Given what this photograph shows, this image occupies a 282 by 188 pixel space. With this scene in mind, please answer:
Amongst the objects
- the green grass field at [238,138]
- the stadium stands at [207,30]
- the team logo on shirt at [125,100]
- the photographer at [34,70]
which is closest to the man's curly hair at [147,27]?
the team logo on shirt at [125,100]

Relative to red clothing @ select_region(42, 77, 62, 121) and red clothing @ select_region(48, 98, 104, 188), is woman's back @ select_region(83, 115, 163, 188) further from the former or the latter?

---

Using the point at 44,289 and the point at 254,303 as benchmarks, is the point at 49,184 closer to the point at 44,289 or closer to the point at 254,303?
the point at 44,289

[TASK PROMPT] Convert the data from the line with "Given what this" through the line with "Relative to red", both included, into a JSON list of strings with one string per line. Leave out blank lines.

[THE SOLUTION]
[
  "Given what this photograph shows, this image occupies a 282 by 188 pixel space. With this scene in mind, please answer:",
  "Amongst the objects",
  "- the green grass field at [238,138]",
  "- the stadium stands at [207,30]",
  "- the team logo on shirt at [125,100]",
  "- the photographer at [34,70]",
  "which is closest to the man's curly hair at [147,27]?",
  "the team logo on shirt at [125,100]",
  "Relative to red clothing @ select_region(42, 77, 62, 121) and red clothing @ select_region(48, 98, 104, 188), is woman's back @ select_region(83, 115, 163, 188) further from the former or the latter?"
]